Connection Pool Tuning

Why Connection Pool Tuning Matters

Every PostgreSQL connection costs approximately 10MB of memory (shared buffers, per-connection work memory, kernel resources). A server with 64GB RAM can support ~2,000-3,000 connections before memory pressure causes problems. But modern applications with 50 microservices, each running 10 instances with max_connections = 20, need 10,000 connections. The math does not work.
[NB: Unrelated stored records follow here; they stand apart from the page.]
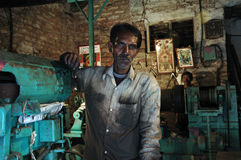 Labourer. A labourer is working with a machine in a small factory in a slum area of India Royalty Free Stock Photos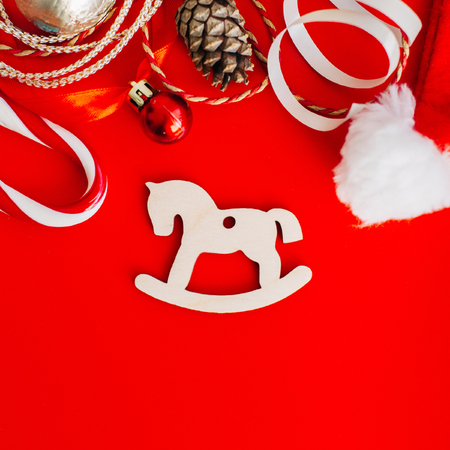 Wooden decoration on the Christmas tree in the form of rocking horses on a red background surrounded by Christmas elements. Place for text.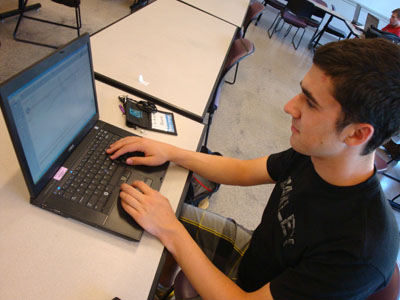 Student working on a laptop.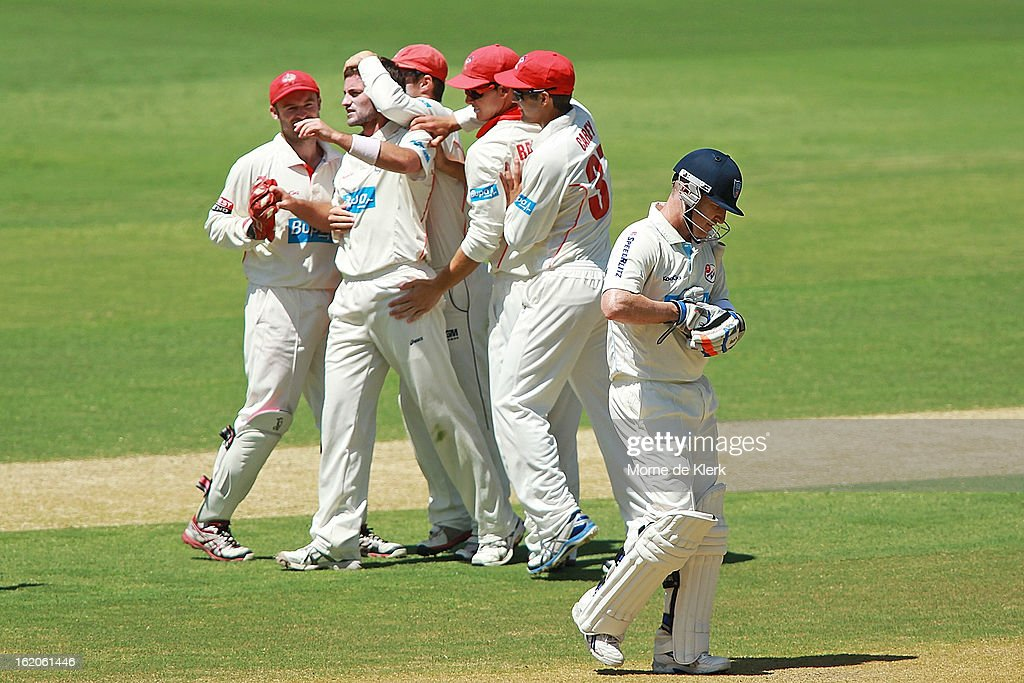 <a gi-track='captionPersonalityLinkClicked' href=/galleries/search?phrase=Brad+Haddin&family=editorial&specificpeople=193800 ng-click='$event.stopPropagation()'>Brad Haddin</a> (R) of the Blues leaves the field after getting out as Redbacks players celebrate getting him out during day one of the Sheffield Shield match between the South Australian Redbacks and the New South Wales Blues at Adelaide Oval on February 19, 2013 in Adelaide, Australia.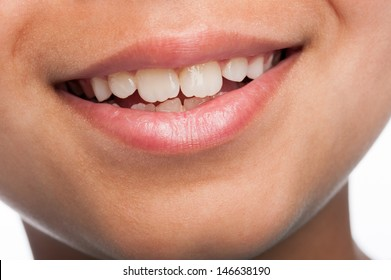 Close up of mixed race boys mouth with nice white teeth.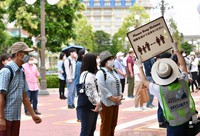 A cast member is seen with a sign urging people to maintain social distancing during a press event at Tokyo Disneyland in Urayasu, Chiba Prefecture, on June 29, 2020, ahead of the theme park's July 1 reopening. (Mainichi/Takehiko Onishi)
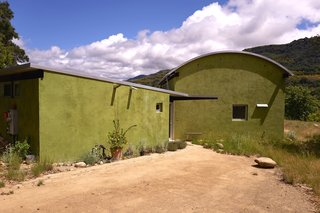 "The color green was selected for the exterior plaster, because it integrates into the landscape, and symbolizes the concept of ""green living""."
Connection pools solve this by multiplexing many application connections onto a smaller number of database connections. A pool of 20 real connections can serve 1,000 application clients if each client holds a connection for only 5ms per query. But misconfigured pools cause connection exhaustion, timeout cascading, and counterintuitive performance degradation.

The Counterintuitive Truth

More connections do not equal more throughput. PostgreSQL's performance degrades beyond a certain connection count because:

Lock contention on shared data structures increases with connections.
Context switching overhead grows linearly.
Cache efficiency drops as each connection has its own work_mem allocation competing for L2/L3 cache.
WAL contention serializes writes regardless of connection count.
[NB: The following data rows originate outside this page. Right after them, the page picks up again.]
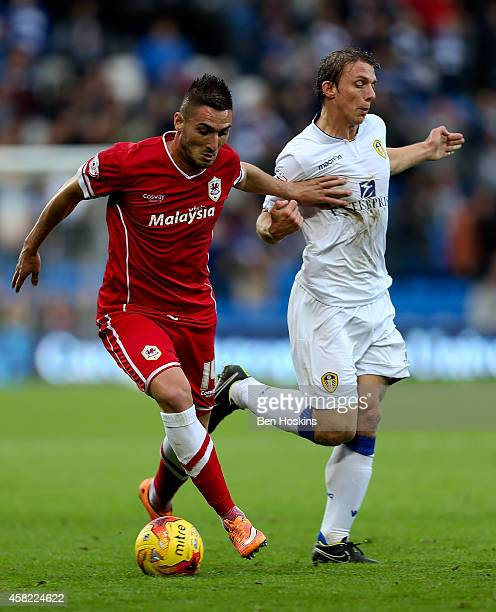 Federico Macheda of Cardiff holds off the challenge of Stephen Warnock of Leeds during the Sky Bet Championship match between Cardiff City and Leeds...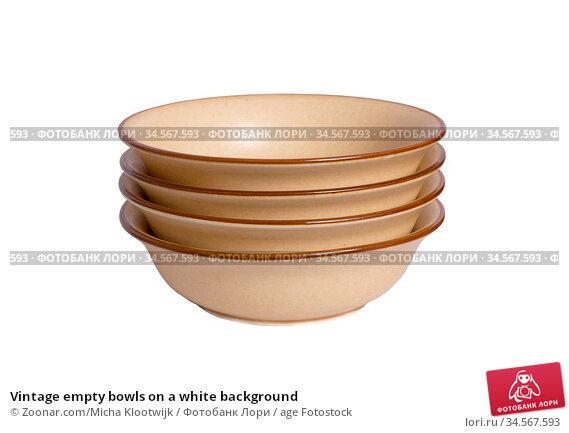 Vintage empty bowls on a white background. Стоковое фото, фотограф Zoonar.com/Micha Klootwijk / age Fotostock / Фотобанк Лори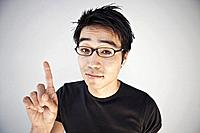 Studio portrait of young man wearing glasses and pointing with finger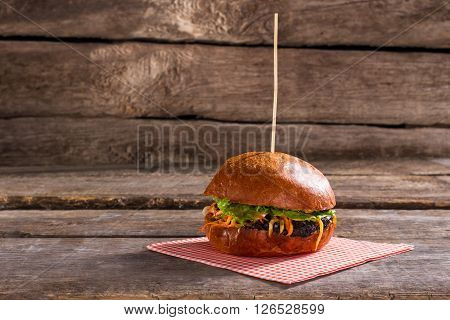 Tasty burger on stick. Old table with delicious hamburger. Grilled beef and fresh buns. Try the taste of energy.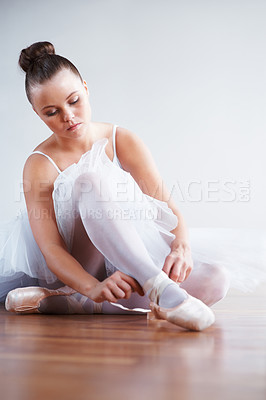 Buy stock photo Portrait of a ballerina dancer putting on her shoe - copyspace
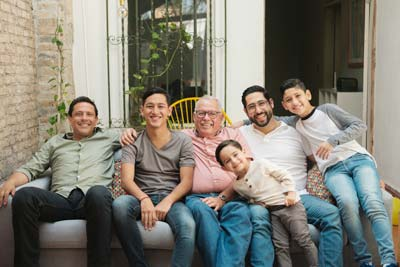 Family sitting together: A group of men and boys, ranging in age from a young child to an older adult, sitting on a couch together.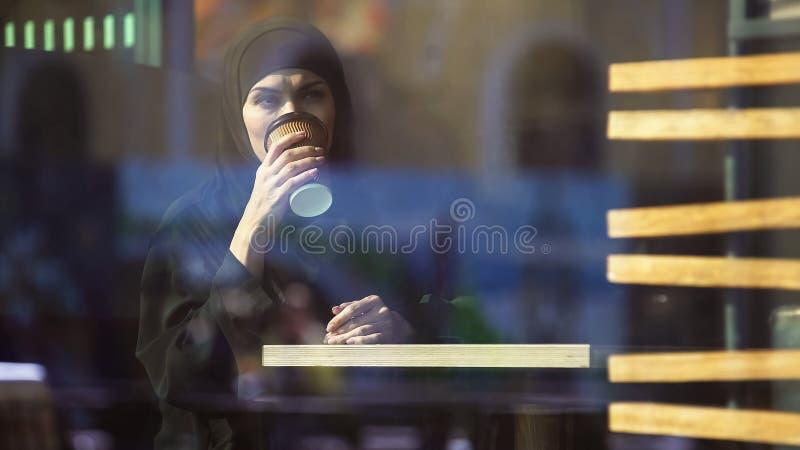 Caffè bevente di signora araba graziosa in caffè, guardante nella finestra, cultura islamica immagine stock libera da diritti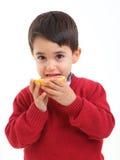 Niño adorable con un pomelo Imagen de archivo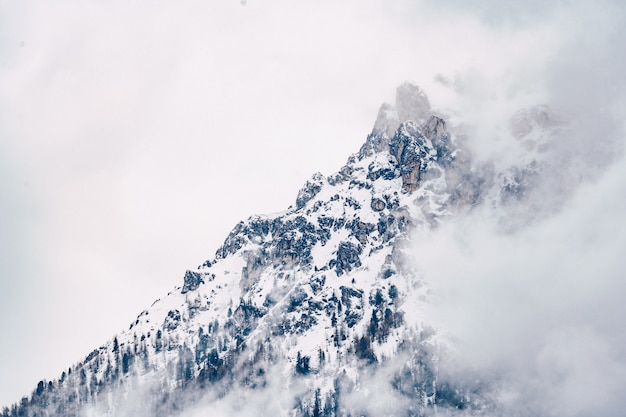 Hermosa foto de una montaña nublada cubierta de nieve con cielo gris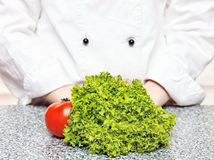 Lettuce and tomato in front of the chefs Royalty Free Stock Photography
The optimal number of active connections is typically 2-3x the number of CPU cores for OLTP workloads.

First Principles

Little's Law

Little's Law is the fundamental equation for connection pool sizing:

L = λ \cdot W

Where:

$L$ = average number of connections in use (concurrency)
$λ$ = query arrival rate (queries per second)
$W$ = average time a connection is held (seconds)

Example: 1,000 queries/sec with 5ms average hold time:

L = 1,000 \times 0.005 = 5 connections

Add headroom for variance. For a system with coefficient of variation $C_{v}$ in service time:

L_{recommended} = L \times (1 + C_{v}^{2})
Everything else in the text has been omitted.